Start of Supplied material

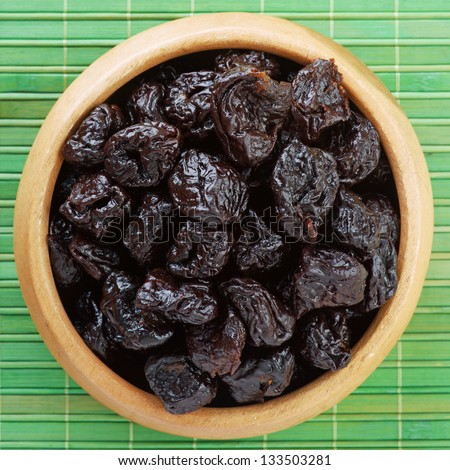 Wooden plate with dried plums, on green bamboo tablecloth. - stock photo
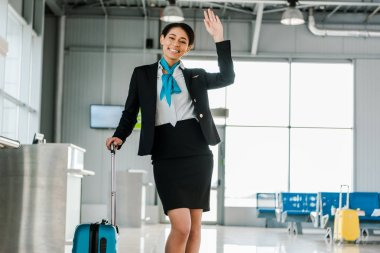 smiling african american stewardess waving hand in airport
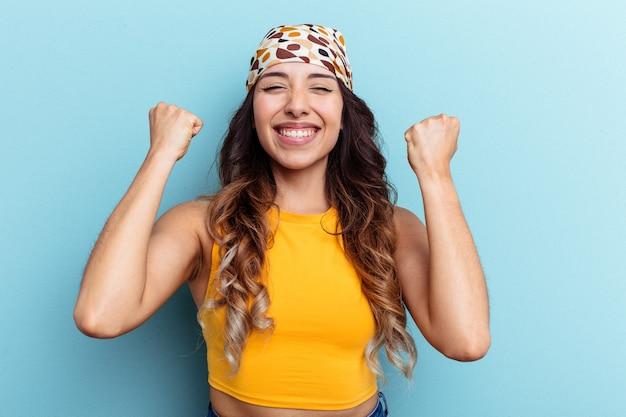 Jeune femme mexicaine isolée sur fond bleu acclamant insouciante et excitée. notion de victoire.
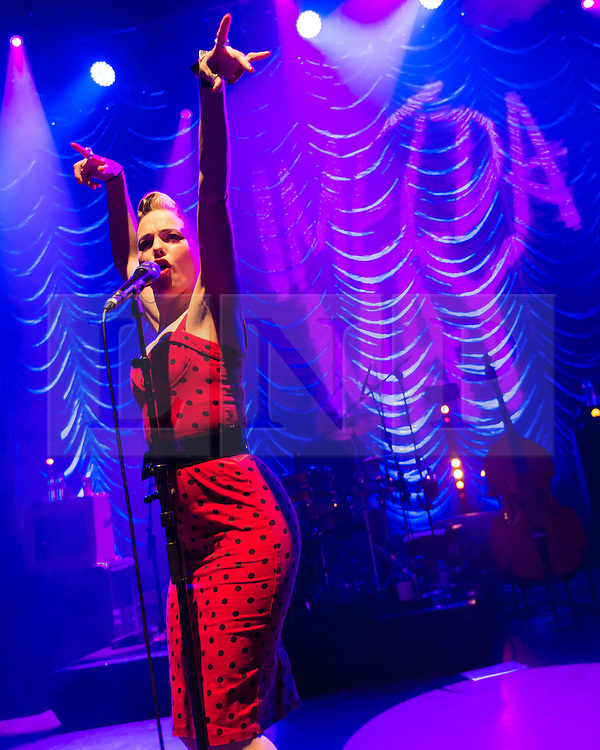 © Licensed to London News Pictures. 24/11/2014. London, UK.   Imelda May performing live at Shepherds Bush Empire.    Imelda May, is an Irish musician, producer and singer-songwriter known for her musical style of rockabilly revival and has also been compared to female jazz musicians such as Billie Holiday.  Photo credit : Richard Isaac/LNP
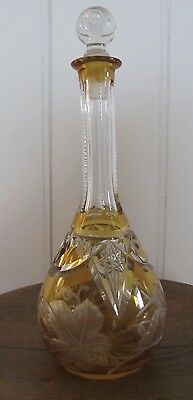 "Exquisite Victorian amber glass decanter, deeply cut.  Air bubble stopper.10""."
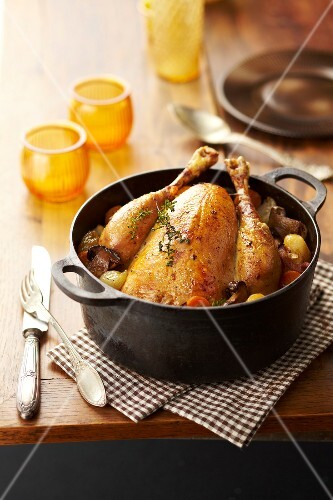 Roasted capon with mushrooms,carrots,onions and potatoes in a casserole dish
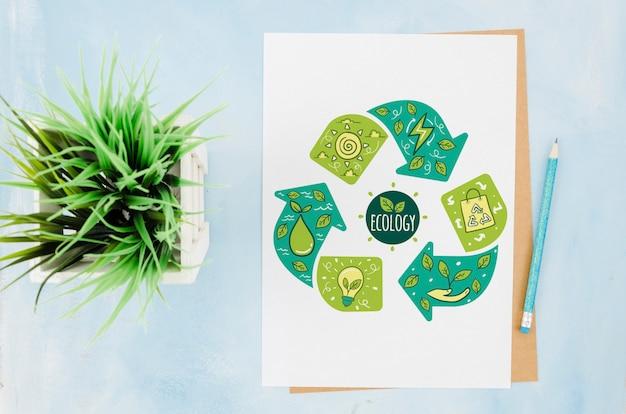 Maqueta de papel de papelería plana con planta PSD gratuito
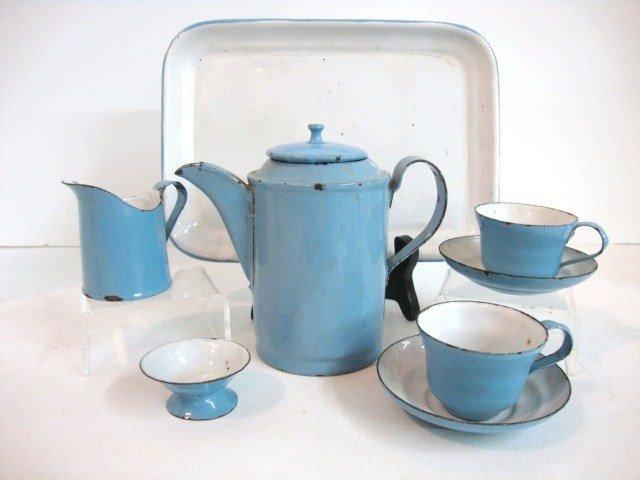 84: Child's Blue and White Granite Tea Set
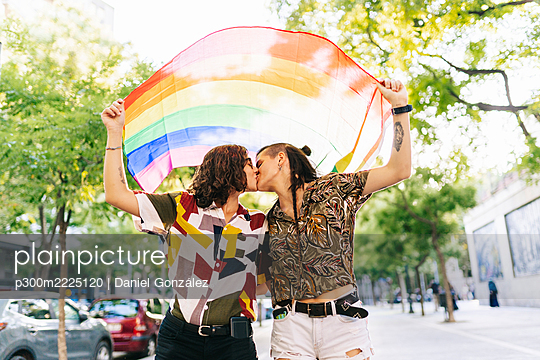 Lesbian couple holding rainbow flag while kissing on footpath in city - p300m2225120 by Daniel González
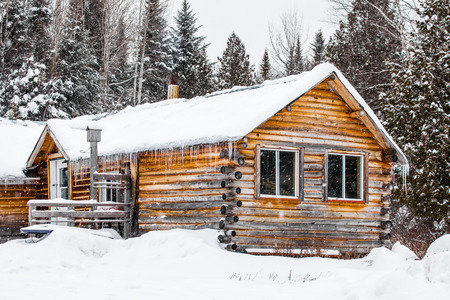 Log Wood Chalet in Quebec, Canada during a cold winter day.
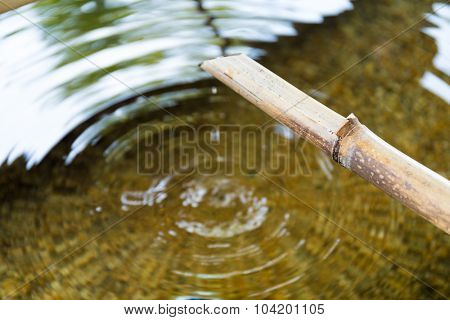 Bamboo fountain with water wave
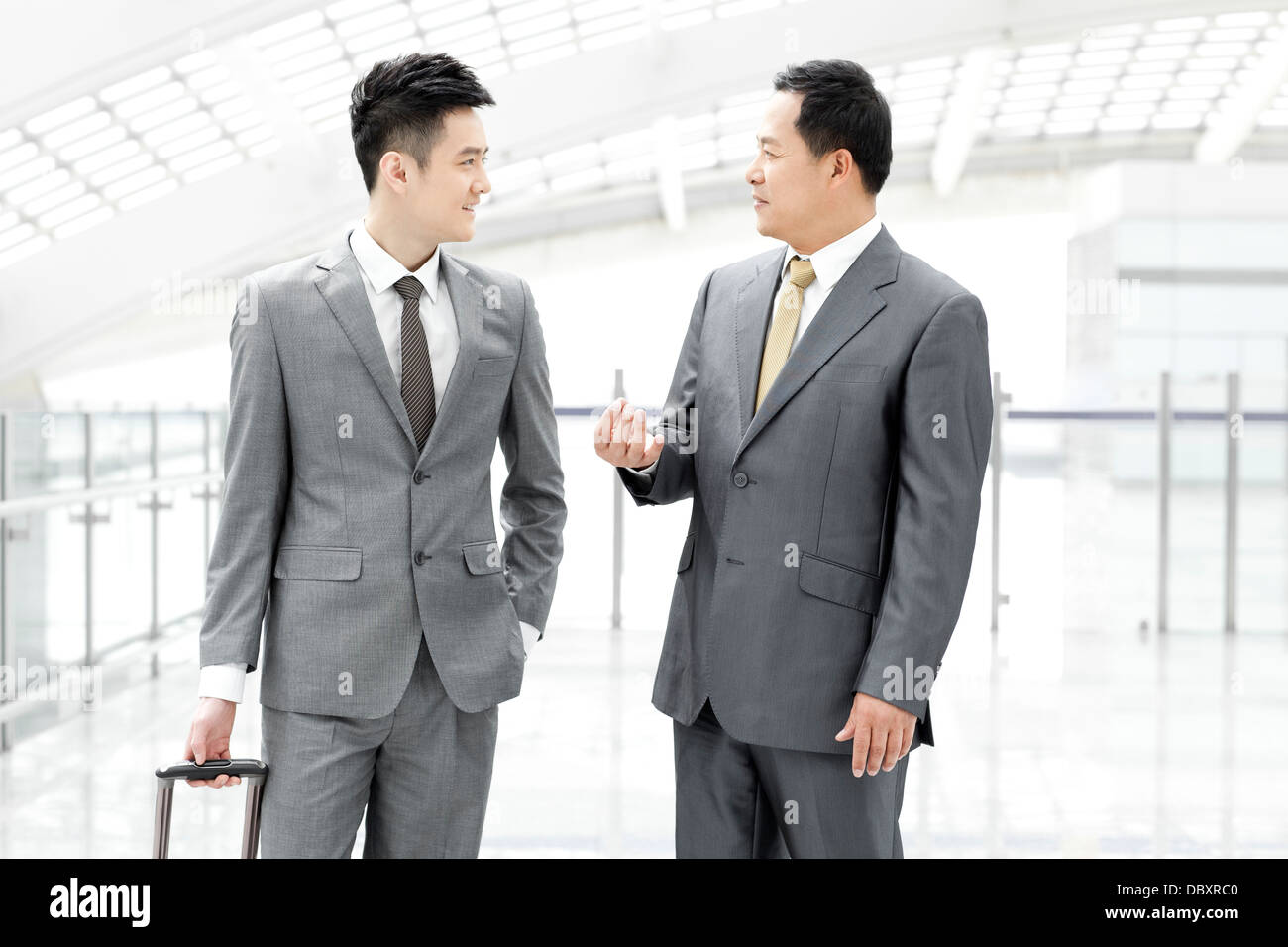 Business associates having conversation in airport lobby - Stock Image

End of Supplied material

Take the lines from the one that contains "Maqueta de papel" through the last line of the material above and reproduce them exactly, leaving out any pictures.

 Maqueta de papel de papelería plana con planta PSD gratuito
 84: Child's Blue and White Granite Tea Set
 Lesbian couple holding rainbow flag while kissing on footpath in city - p300m2225120 by Daniel González
 Log Wood Chalet in Quebec, Canada during a cold winter day.
 Bamboo fountain with water wave
 Business associates having conversation in airport lobby - Stock Image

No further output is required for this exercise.